The sibling’s parents are divorced. Their father lives on the family farm where Maz and Morgan were raised, (and where Morgan still currently lives) in the small town of Salisbury, MA. Their mother currently lives in Idaho. Maz lives in Boston. Maz’s mother has been accepting and nurturing of their transitioning child, where dad (Peter) is conservative and does not accept, understand or condone Maz’s lifestyle “choices.” He’s since cut off all communication with Maz as he simply can’t accept their transition. Not only does this sadden Maz, but it also introduces a layer of jealousy of the strong bond that their sister Morgan has with Peter. Additionally, it puts a strain on Maz and Morgan’s relationship because Morgan still lives with their father.

Maz and their husband have had enough of the family drama and are moving to explore more open-minded opportunities in Seattle Washington. Normally this would signal a major disruption in the sibling’s relationship but sadly their mother who lives in Idaho has recently been diagnosed with pancreatic cancer. Because their parents are divorced their mother is relying on Maz and Morgan to take care of her through the chemotherapy and cancer treatment process. Maz and Morgan are going to need to put their differences aside as they travel to Idaho to help take care of their mother as she fights for her life.

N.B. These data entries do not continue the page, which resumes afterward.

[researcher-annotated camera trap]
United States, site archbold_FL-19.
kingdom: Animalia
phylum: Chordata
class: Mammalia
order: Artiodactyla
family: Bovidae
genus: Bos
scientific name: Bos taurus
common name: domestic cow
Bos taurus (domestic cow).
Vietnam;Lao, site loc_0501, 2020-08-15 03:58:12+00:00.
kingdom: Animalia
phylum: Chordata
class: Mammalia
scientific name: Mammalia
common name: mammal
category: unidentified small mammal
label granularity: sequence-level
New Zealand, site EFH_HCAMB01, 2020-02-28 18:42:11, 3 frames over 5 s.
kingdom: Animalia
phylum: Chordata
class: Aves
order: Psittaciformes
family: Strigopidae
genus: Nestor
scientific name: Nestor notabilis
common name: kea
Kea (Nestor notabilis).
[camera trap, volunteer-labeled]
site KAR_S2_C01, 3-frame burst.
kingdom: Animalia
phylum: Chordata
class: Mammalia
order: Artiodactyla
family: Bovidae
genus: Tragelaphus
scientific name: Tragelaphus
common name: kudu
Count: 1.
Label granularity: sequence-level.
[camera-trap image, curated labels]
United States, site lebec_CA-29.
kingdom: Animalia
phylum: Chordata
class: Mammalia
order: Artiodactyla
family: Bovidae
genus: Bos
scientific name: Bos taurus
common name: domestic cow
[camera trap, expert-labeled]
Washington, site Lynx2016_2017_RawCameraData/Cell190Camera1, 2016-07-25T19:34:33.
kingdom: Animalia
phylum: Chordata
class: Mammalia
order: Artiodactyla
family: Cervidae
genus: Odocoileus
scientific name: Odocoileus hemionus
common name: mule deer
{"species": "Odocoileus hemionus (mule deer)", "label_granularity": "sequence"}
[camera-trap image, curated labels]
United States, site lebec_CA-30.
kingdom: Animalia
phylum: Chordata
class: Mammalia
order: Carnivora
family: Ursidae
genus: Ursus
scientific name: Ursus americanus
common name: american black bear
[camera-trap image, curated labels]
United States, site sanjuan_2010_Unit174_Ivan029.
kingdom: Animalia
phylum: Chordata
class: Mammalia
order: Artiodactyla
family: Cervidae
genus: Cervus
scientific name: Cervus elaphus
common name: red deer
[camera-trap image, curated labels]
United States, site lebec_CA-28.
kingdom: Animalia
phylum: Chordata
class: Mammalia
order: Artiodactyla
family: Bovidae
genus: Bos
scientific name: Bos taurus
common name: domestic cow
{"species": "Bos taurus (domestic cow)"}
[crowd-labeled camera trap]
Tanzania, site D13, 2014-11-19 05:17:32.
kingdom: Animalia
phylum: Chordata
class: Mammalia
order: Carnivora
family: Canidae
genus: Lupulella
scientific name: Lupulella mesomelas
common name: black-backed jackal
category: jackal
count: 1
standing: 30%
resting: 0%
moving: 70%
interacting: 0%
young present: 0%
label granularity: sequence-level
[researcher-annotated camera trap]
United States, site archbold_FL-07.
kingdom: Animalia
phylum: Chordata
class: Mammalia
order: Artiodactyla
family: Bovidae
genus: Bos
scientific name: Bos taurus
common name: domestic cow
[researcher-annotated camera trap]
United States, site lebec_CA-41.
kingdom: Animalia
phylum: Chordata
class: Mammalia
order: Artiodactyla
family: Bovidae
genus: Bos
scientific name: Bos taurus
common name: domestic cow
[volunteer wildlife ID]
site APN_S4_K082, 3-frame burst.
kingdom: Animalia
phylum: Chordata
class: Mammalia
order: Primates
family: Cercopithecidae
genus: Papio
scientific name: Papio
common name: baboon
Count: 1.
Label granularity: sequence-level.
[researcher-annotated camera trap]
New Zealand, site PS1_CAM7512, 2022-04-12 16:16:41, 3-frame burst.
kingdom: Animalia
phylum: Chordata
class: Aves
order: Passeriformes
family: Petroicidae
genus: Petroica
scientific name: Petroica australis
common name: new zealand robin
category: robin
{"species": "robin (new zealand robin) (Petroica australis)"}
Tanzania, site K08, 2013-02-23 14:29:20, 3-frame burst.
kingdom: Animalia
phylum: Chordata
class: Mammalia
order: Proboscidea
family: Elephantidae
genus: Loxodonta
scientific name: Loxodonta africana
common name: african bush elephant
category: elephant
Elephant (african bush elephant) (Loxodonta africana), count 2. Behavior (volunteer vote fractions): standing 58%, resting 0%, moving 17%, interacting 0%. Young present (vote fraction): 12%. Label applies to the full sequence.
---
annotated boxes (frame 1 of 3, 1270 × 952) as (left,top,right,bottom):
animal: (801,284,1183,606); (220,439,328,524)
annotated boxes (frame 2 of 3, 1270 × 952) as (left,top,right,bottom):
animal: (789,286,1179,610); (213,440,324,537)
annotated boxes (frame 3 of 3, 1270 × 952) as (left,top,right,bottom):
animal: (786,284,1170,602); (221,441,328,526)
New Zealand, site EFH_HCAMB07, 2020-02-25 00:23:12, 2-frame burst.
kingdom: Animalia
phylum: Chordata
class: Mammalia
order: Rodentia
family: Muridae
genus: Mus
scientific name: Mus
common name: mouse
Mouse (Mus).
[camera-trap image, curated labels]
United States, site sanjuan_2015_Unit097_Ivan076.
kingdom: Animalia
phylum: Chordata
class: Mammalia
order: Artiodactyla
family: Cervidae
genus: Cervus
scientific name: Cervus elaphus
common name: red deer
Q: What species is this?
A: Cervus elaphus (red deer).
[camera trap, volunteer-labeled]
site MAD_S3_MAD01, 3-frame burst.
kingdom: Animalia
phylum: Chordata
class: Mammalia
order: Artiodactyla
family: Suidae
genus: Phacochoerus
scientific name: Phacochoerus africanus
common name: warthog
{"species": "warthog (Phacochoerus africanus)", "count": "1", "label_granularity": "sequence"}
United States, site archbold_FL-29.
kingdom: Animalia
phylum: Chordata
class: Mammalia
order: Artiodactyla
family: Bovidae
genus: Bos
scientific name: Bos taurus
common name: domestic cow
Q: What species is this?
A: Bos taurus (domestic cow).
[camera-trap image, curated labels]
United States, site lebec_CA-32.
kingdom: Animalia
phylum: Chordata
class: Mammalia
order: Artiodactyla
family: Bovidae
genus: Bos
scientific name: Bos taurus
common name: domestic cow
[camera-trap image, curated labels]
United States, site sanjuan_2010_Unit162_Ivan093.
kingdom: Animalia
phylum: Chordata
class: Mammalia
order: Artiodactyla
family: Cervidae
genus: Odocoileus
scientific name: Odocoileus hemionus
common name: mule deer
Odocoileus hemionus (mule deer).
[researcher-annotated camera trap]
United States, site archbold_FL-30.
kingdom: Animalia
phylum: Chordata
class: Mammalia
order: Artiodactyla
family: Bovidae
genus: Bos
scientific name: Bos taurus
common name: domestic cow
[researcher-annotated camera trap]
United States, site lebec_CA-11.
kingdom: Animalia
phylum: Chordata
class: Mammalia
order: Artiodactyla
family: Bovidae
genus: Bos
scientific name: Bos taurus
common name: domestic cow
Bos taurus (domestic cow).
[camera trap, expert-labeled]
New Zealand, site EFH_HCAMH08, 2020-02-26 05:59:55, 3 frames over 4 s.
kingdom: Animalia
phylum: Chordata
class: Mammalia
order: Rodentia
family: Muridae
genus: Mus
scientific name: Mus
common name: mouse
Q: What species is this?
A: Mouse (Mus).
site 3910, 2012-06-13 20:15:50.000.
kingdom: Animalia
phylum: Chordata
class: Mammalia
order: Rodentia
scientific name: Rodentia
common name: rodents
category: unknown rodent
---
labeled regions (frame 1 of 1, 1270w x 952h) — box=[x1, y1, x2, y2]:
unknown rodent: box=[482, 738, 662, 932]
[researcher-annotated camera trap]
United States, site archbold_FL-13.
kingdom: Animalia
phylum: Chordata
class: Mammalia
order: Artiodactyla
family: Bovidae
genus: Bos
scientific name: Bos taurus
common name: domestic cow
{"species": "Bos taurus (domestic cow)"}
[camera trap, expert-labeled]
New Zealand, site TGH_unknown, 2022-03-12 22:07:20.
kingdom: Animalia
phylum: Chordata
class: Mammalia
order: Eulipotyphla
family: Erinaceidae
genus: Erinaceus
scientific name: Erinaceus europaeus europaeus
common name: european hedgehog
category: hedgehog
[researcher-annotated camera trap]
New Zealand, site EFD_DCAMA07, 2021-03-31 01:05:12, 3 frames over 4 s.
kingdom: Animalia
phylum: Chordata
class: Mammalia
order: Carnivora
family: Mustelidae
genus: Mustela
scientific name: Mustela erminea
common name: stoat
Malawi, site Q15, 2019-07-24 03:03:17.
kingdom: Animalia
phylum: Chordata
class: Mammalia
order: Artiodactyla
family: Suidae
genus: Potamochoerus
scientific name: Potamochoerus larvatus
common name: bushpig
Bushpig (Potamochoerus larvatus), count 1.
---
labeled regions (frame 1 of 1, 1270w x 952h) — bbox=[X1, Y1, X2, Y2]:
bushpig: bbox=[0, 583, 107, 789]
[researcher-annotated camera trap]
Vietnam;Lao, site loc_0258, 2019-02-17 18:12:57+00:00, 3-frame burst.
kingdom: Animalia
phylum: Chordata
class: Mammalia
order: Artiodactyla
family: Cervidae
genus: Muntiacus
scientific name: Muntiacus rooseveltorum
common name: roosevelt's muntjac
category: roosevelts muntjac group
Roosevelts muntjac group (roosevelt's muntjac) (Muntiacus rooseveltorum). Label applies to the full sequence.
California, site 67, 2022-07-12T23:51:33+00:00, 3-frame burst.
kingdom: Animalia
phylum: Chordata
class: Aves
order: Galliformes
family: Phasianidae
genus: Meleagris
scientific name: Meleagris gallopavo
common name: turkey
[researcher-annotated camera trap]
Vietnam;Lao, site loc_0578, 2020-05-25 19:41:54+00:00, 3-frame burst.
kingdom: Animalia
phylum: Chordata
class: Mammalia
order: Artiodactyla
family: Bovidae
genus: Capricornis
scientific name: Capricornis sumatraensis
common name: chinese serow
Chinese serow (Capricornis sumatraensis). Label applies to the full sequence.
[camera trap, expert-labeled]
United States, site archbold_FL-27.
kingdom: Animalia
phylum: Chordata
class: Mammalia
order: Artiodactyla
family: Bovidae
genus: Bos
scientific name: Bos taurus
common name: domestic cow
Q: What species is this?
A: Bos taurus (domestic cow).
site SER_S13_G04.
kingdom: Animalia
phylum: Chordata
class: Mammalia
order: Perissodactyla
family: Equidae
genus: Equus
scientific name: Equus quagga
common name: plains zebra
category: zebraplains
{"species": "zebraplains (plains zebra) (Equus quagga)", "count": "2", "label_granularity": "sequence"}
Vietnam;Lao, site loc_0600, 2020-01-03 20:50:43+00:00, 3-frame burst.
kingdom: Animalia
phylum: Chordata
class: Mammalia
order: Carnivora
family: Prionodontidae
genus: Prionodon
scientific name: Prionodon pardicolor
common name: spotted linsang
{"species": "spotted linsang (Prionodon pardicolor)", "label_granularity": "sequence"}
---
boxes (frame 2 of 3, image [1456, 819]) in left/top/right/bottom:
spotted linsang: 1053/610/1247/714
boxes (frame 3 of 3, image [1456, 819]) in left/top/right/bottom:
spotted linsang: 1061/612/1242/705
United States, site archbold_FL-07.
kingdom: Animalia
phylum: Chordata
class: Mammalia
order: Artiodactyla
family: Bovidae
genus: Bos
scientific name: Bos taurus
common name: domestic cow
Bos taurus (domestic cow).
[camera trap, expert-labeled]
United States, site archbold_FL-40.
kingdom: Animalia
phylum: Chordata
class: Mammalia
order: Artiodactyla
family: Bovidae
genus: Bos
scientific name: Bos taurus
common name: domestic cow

Maz still has belongings that they need for their life in Seattle at their father’s house. In order to get their things, they’re going to need to confront their father. Will Maz be able to make peace and see eye-to-eye with dad, or will the encounter blow up in their face? Maz is also planning to get top surgery this year and because their husband is working all the time they need Morgan’s help to take care of them through their healing process. As different as these siblings are, they need each other in order to survive and endure as a family. As they each are confronting major personal and family life events this yearwill truly test whether their differences are “skin dip” or if they are too different to get along.